§ **TASK INSTRUCTIONS**
From the green bean recipe post below, list every ingredient used in the roasted dish that was actually made.
--- START PASSAGE GIVEN ---
Roasted Green Beans

May 24, 2008

This is a favorite side dish of mine that, for some reason, I haven’t made in years. Couldn’t tell you why. I made it Thursday night as a last minute decision—I had a bunch of haricot verts that I intended to boil quickly, shock, drain, and then cover in a bit of lemon butter. But, for the first time in forever, I was running out of butter. I very purposely didn’t buy it when I went shopping because every time I buy butter I find 4 sticks tucked away in the fridge.

Life is hard when you’re out of butter.

So I decided to roast them instead. Normally, when I make this I’m using full on, fat-assed green beans. And I learned through trial and error back in high school (when I first found this recipe, in an issue of Details, no less) that with green beans that thick, you just have to boil them first. You’ll never get them tender enough by roasting them without also burning the living hell outta them. But I was using lovely, slender, tender haricot verts and they require no pre-boiling whatsoever. They came out delicious, sizzling in a bit of olive oil, seasoned by chopped garlic and onion rings. During the last few minutes of cooking, I grabbed a lemon and squeezed it over the beans. It added a bit of bright flavor which really made a difference overall.
--- END PASSAGE GIVEN ---
--- START MATERIAL PROVIDED ---
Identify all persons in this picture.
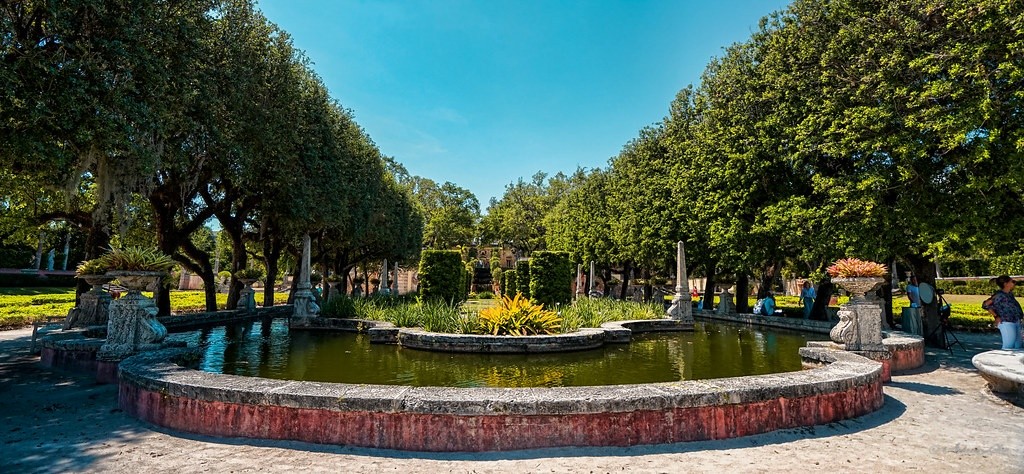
--- END MATERIAL PROVIDED ---
§ **EXERCISE OUTPUT**
- Haricot verts
- Olive oil
- Chopped garlic
- Onion rings
- Lemon, squeezed over the beans